Exercise 1
From the passage about Charlie Mitchell, give back the stretch from "On October 15th, 1929" through "American banking class." word for word.
Exercise 2
In the passage about Charlie Mitchell, where was the ocean liner heading when it left Germany?

The time had come. As Maury Klein puts very poetically:

 

“Americans had chased the rainbow of riches, aware deep down that one day it must end, but not knowing when, and unwilling in their hearts to face that fact or believe that this day might be the one.”

 

On October 15th, 1929 – about one week before the Great Crash – Charlie Mitchell was soaking up sunshine on the top deck of a luxury ocean liner, which was leaving Germany and heading back home to New York City. As always he cut the dashing figure – tall frame, expressive eyes, warm smile. Captain of the football team of the American banking class.

 

Wherever he went on planet earth, whether it down the street in New York or halfway across the world in Germany, reporters always wanted to talk to Sunshine Charlie. And the waxed deck of this plush ocean liner was no exception. As the ship prepared to disembark, Mitchell was swarmed by a crowd of reporters, all looking for a choice quote or tidbit of insight.

Recorded data
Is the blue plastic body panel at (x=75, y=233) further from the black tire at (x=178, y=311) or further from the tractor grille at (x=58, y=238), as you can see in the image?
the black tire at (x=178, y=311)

Task output 1
On October 15th, 1929 – about one week before the Great Crash – Charlie Mitchell was soaking up sunshine on the top deck of a luxury ocean liner, which was leaving Germany and heading back home to New York City. As always he cut the dashing figure – tall frame, expressive eyes, warm smile. Captain of the football team of the American banking class.

Task output 2
New York City